La Ciudad de México, uno de los ejes de la economía mundial durante el siglo XVIII, se convirtió también en una de las principales metrópolis de la Monarquía desde el punto de vista económico y demográfico, pero también del cultural. Un papel destacadamente visible en todas las formas de expresión artística, desde la arquitectura y la música, a la pintura y la escultura.

Impuestos imaginarios

La imaginería religiosa cristiana revela la conquista sistemática del imaginario mesoamericano por parte del catolicismo. El arrollador desembarco de santos, vírgenes, diablos, cristos, temas bíblicos y piadosos, se sustanció y tomó cuerpo en obras de arte magníficas que poblaron la geografía novohispana y de la Ciudad de México de un despliegue de mensajes religiosos sin precedentes. La conquista espiritual como método depurado de dominar conciencias y de trasformar creencias logró con cierta rapidez que el corpus ideológico europeo transformara para siempre la religiosidad en el Valle de México que evolucionó desde las milenarias creencias religiosas mesoamericanas hacia un catolicismo popular original y distinto de sus similares europeos.
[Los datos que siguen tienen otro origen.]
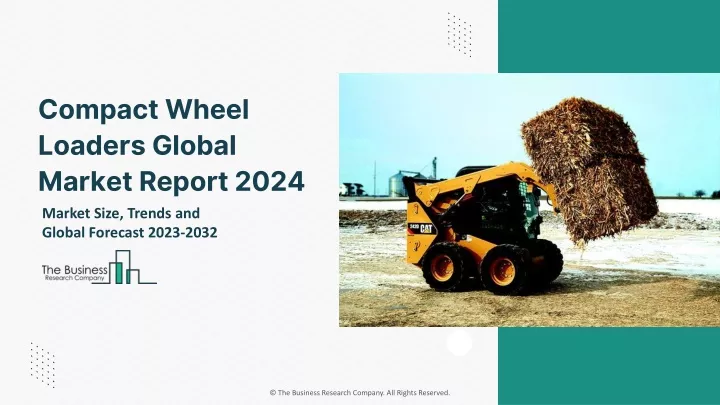 compact wheel loaders global market report 2024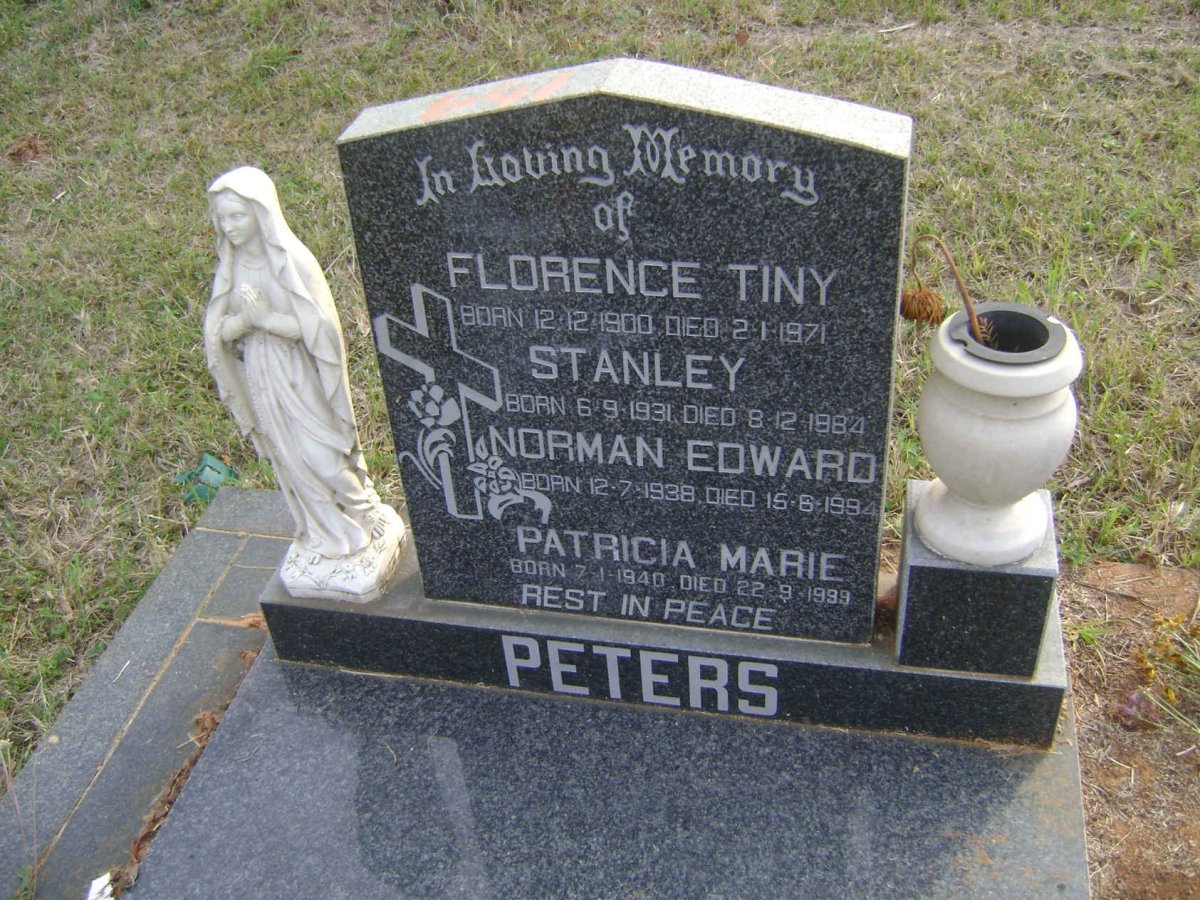 PETERS Florence Tiny 1900-1971 :: PETERS Stanley 1931-1984 :: PETERS Norman Edward 1938-1994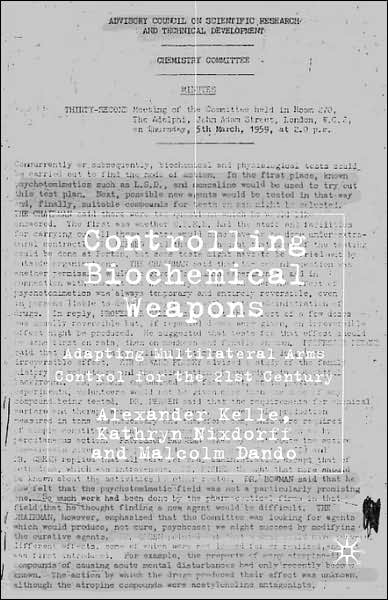 Controlling Biochemical Weapons: Adapting Multilateral Arms Control for the 21st Century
El guadalupanismo. Ciudad e identidad

La aparición de la virgen de Guadalupe y lo que esta devoción supuso en la conformación de la idiosincrasia de esta ciudad, fundamentalmente desde el siglo XVII hasta nuestros días, es lo que se desprende de la mirada de estas obras. Símbolo desde el siglo XVII del orgullo criollo, Ciudad de México y Guadalupe fueron, y lo son en nuestros días, una dupla inseparable y explicativa de la personalidad sincrético-religiosa de este gran conglomerado humano. El culto guadalupano evolucionó desde un culto popular marginal confinado al Tepeyac en el siglo XVI, hasta convertirse en el siglo XVIII en un culto masivo que cohesionó la forma de sentir lo divino de los novohispanos. Su reflejo en el arte a partir del siglo XVII se dejó sentir en obras artísticas de primer orden como las que aquí se exhiben.